Regional bells and their competitors continue to argue over sharing space for equipment five years after they were told to find a way to colocate.
The Federal Communications Commission last month fined SBC Communications $94,500 for failing to notify competitors that the company had no more space to share in several central offices in the Texas-based companys region.
The ability of competitors to colocate equipment in the Bells central switching offices is critical to offering services, from competing phone plans to high-speed Digital Subscriber Line (DSL) service. Disputes over colocation have contributed to competitors difficulty in offering lower-priced services to customers.
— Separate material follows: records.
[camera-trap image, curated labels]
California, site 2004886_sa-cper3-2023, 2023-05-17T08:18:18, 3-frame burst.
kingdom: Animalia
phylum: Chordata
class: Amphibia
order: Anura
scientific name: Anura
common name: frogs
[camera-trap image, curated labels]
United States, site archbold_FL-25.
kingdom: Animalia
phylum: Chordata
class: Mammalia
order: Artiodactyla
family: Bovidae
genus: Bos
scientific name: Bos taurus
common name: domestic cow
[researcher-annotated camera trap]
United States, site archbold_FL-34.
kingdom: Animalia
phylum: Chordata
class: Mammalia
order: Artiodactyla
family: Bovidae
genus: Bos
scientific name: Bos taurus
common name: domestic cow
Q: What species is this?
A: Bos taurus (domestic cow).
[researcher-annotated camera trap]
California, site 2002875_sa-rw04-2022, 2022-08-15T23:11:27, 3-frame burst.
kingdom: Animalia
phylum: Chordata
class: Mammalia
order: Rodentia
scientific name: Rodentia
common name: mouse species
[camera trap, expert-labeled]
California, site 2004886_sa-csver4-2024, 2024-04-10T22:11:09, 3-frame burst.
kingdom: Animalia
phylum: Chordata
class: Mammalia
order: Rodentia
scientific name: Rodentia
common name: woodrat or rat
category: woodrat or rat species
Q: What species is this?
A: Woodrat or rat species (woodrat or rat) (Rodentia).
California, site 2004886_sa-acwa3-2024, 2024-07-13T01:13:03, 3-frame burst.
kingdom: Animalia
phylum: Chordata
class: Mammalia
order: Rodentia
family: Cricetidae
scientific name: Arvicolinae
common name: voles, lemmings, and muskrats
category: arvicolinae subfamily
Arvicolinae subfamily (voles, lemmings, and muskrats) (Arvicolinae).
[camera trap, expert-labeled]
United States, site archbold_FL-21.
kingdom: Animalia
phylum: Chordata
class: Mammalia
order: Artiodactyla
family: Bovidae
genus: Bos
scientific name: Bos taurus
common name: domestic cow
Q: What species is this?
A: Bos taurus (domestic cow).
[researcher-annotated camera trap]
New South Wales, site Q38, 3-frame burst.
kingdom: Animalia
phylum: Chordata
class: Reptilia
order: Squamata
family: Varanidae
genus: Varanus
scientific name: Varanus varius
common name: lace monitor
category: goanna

The FCCs enforcement bureau levied the fine on SBC after an independent audit determined that the notice requirement had been violated. SBC — which argued that the fine was unnecessary — said its failure to notify was the result of "clerical errors." The FCC required the notification as a condition for its approval of SBCs merger with Ameritech. The company forwarded the audit information to the FCC.
It is the second time in the past year that the commission has intervened in colocation disputes with a regional Bell. Last August, Verizon Communications paid $2.7 million to the U.S. Treasury to end an investigation by the agencys enforcement bureau. The two sides signed a consent decree over Verizons handling of Covad Communications access to space in a GTE facility. GTE and Bell Atlantic merged to form Verizon.
Competitive local exchange carriers are allowed to locate switching terminals and other equipment at the Bells central offices so they can connect customers to their networks.
In the SBC case, competitors complained that they were forced to go through expensive preparations to apply for space, only to be told later that the space was not available.
DSL service has increased dramatically the demand for colocation space controlled by the regional Bells, aggravating disputes between the incumbent and competitive carriers.
The Association for Local Telecommunications Services, which represents facilities-based competitive carriers, has said that the FCCs enforcement efforts are too weak. ALTS officials said they would push this year in Congress for increased enforcement of colocation rules.
After passage of the Telecommunications Act of 1996, the FCC established colocation cooperation as a standard for determining whether appropriate competition is occurring in the markets for local phone service and data and voice transmission.
The Bells said they have wrestled since the Telecom Act with a physical shortage of colocation space. But competitors disagreed that a shortage exists. Jonathan Askin, general counsel at ALTS, said that every time his group asks for a tour or asks a state utility commission to intervene, space becomes available.
"Allegations of insufficient colocation space are a red herring by the Bells to slow-roll allocation of that space," Askin said.